Problèmes:
1. Pourriez-vous reformuler sous forme de liste, en gardant ses faits principaux, le paragraphe de l'extrait sur la Ferrari Mondial 8 qui commence par « Superbe ! Si la mécanique » ?
2. Les affirmations suivantes s'accordent-elles avec l'extrait sur la Ferrari Mondial 8 ? Répondez par oui ou par non pour chacune et citez les mots décisifs de l'extrait.
(a) La Ferrari Mondial 8 est la première Ferrari dotée d'un berceau moteur amovible.
(b) L'usage de tôles pliées et caissonnées alourdit le châssis.
(c) Les dernières Ferrari Mondial T proposaient 300 ch.
3. Pouvez-vous poursuivre l'extrait sur la Ferrari Mondial 8 à partir de sa dernière phrase ?

Superbe ! Si la mécanique est superbe, elle est malheureusement étouffée
et ne donne pas sa pleine mesure. Seulement 230 km/h en vitesse maxi et 28 secondes
au kilomètre départ arrêté ne sont pas des chiffres,
qui, même en 1980, sont susceptibles d'impressionner les foules. Une Porsche
911 SC fait mieux et offre également quatre places, et une Alpine
A310 V6, malgré un V6 PRV souvent décrié, fait presque
jeu égal !
CHASSIS
Comme sur ses voitures de course d'antan,
et avant l'avènement des coques en carbone sur les Formule 1 dans un premier
temps, puis dans les autres disciplines, c'est sur la base d'un châssis
tubulaire que Ferrari est parti pour sa Ferrari Mondial 8. Mais, le concept initial
a toutefois largement évolué avec une large utilisation de tôles
pliées et caissonnées. Cette technique permet ainsi d'économiser
du poids et de conférer un maximum de rigidité au châssis.
La Ferrari Mondial 8 est la première Ferrari a recevoir un berceau moteur
(qui supporte moteur et boîte de vitesses) amovible. Cela permettait sur
le papier de gagner du temps lors des opérations de maintenance. Comme
on le verra dans le chapitre qui suit, les coûts d'entretien restent pharaoniques.
Les suspensions sont constituées de quatre roues indépendantes avec
bas oscillants, ressorts hélicoïdaux et amortisseurs télescopiques
Koni avec barre stabilisatrice. Les jantes alu spécifiques sont dotées
de pneus Michelin TRX qui faisaient alors merveille sur les voitures de sport
des années mi-70 jusqu'au milieu des années 80. Quatre freins à
disques de diamètre généreux se chargeaient de ralentir les
ardeurs du " papa pilote " ! Malgré ces données intéressantes
sur le papier, la Ferrari Mondial 8 a toujours été largement critiquée
lors de sa sortie pour sa tenue de route pointue à la limite, voire même
dangereuse. Son train arrière était en effet très nerveux
dans ses réactions, ce qui ne cadrait pas réellement avec l'image
" familiale " de cette Ferrari Mondial 8. De plus, le manque de panache
et de puissance du moteur V8 ne permet pas de rattraper cette noble dame lombarde
comme il le faudrait. A des limites encore repoussées, on retrouvera ce
type de comportement sur la Ferrari 348 TB et TS qui seront
améliorées sur ce point par la suite. Dommage, car la Ferrari Mondial
8 freinait suffisamment fort et pouvait offrir son lot de sensation. Ferrari ne
restera pas sourd cependant aux remarques de la presse et des 703 clients de la
Ferrari Mondial 8, puisque les dernières Ferrari Mondial T proposaient
alors 300 ch et un comportement routier très efficace.

Bloc de données:
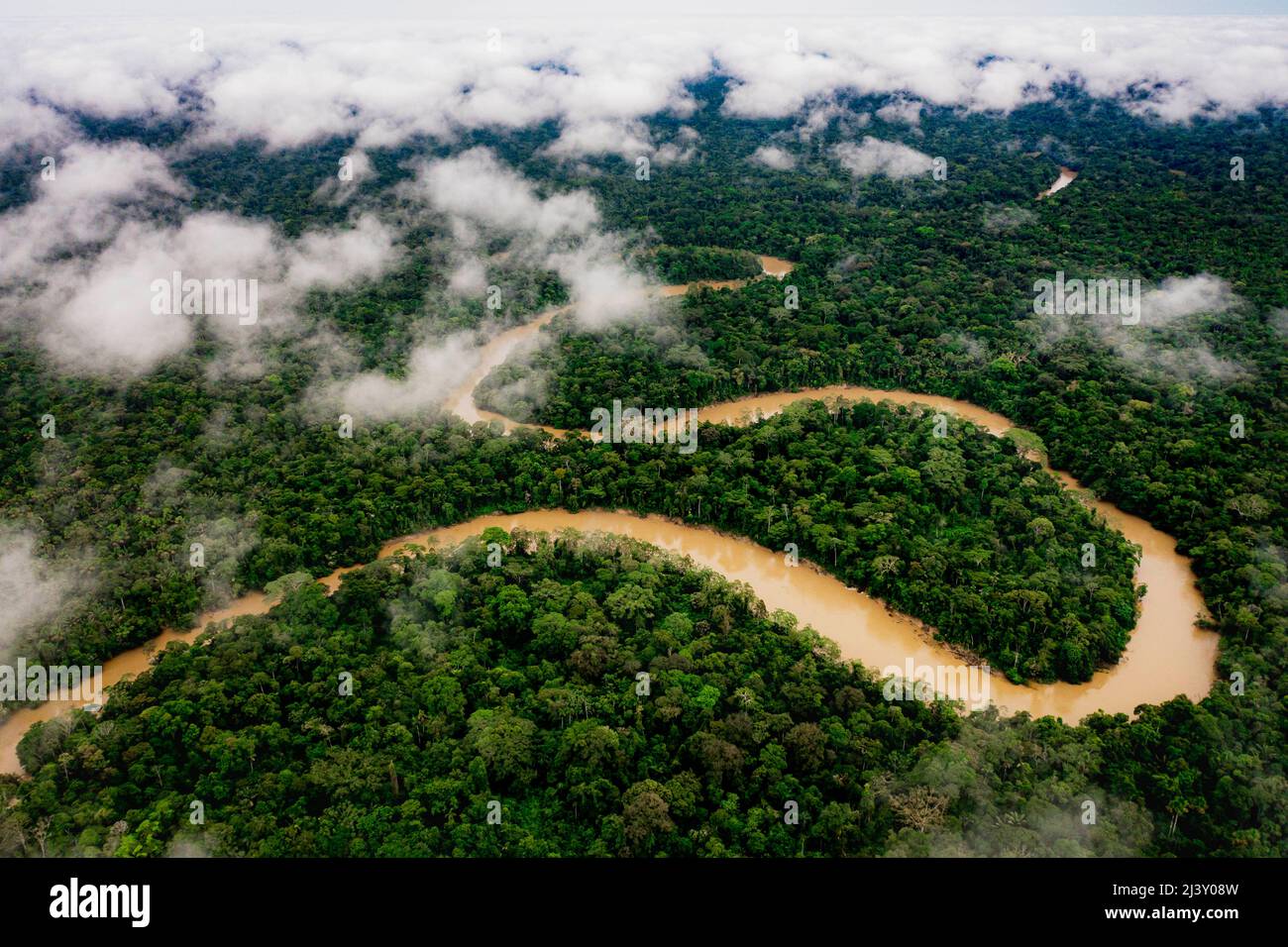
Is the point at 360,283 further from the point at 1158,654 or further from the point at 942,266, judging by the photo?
the point at 1158,654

En réponse:
1.
- La mécanique est superbe, mais étouffée, et ne donne pas sa pleine mesure.
- Avec seulement 230 km/h en vitesse maximale et 28 secondes au kilomètre départ arrêté, les chiffres n'étaient pas de nature à impressionner les foules, même en 1980.
- Une Porsche 911 SC fait mieux et offre aussi quatre places.
- Une Alpine A310 V6 fait presque jeu égal, malgré un V6 PRV souvent décrié.

2.
(a) Oui : « La Ferrari Mondial 8 est la première Ferrari a recevoir un berceau moteur (qui supporte moteur et boîte de vitesses) amovible. »
(b) Non : « Cette technique permet ainsi d'économiser du poids et de conférer un maximum de rigidité au châssis. »
(c) Oui : « les dernières Ferrari Mondial T proposaient alors 300 ch ».

3.
ACHETER
UNE FERRARI MONDIAL 8
La Ferrari
Mondial 8 est à deux visages. Sa cote peu enviée aujourd'hui dans
le milieu des Ferrari, et son concept 2+2 pas assez extrême aux yeux des
puristes, lui confèrent une image assez terne. Cela se ressent donc sur
le prix moyen des transactions enregistrées sur le marché des petites
annonces. Comptez donc à partir de 15000 euros pour des Ferrari Mondial
8 en état très moyen et plutôt 19 à 22000 euros pour
une Ferrari Mondial 8 en très bon état. Malheureusement, les prix
bas ne favorisent que rarement la qualité des autos à vendre. On
ne le répétera jamais assez, il est totalement illusoire et inconscient
de vouloir acheter une Ferrari, quelle qu'elle soit, et ne pas prévoir
de lui consacrer chaque année plusieurs milliers d'euros en moyenne d'entretien.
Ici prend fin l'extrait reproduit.